Машина плавно вписывалась в повороты, подчиняясь твердой руке опытного водителя, но Воронов нет-нет да и поглядывал опасливо на дорогу.
— Боишься скорости?
— Честно говоря, да.
— Ничего. Ощущение здоровья приходит через болезни, — выдал очередной афоризм Стуков.
— А как Чуев?
— Обыкновенно. Ждет суда, надеется на смягчение. Много ему, наверно, не дадут. Да, знаешь, а ведь ты был прав с призами. Девяносто процентов хрустальных ваз он сам себе купил и выгравировать отдал. Дескать, награда. А на самом деле и состязаний таких не было.
— А что Мотя?
— С Мотей плохо. Стесняется происшедшего ужасно. Подала заявление об уходе. Собирается уехать в Сибирь.
— Ну и напрасно. Надо будет отговорить. Ей-то стесняться нечего. Пусть Чуев стесняется...
— Ты прав, Алексей, Мотя неудачница, и только. Жертва сердцееда Чуева. Помочь ей стоит.

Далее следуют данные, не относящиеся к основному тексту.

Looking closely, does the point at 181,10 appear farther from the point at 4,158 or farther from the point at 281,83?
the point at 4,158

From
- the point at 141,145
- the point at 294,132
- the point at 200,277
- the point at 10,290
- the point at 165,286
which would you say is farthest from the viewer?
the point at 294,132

— Скажи, а в Дальтрансе кто-нибудь еще замешан?
— Вроде пока нет. Правда, директор по партийной линии ответственность понесет за то, что пригрел таких, как Городецкий, Хват и Чуев... Новые стены хороши, когда в них старых щелей нет. А так... Я у шоферов был — прекрасные ребята. Впрочем, хватит о деле. Дай хоть дыхание перевести. Остальное послезавтра в управлении узнаешь.
— Завтра, — поправил Воронов.
— Будь по-твоему. Завтра, — согласился Стуков.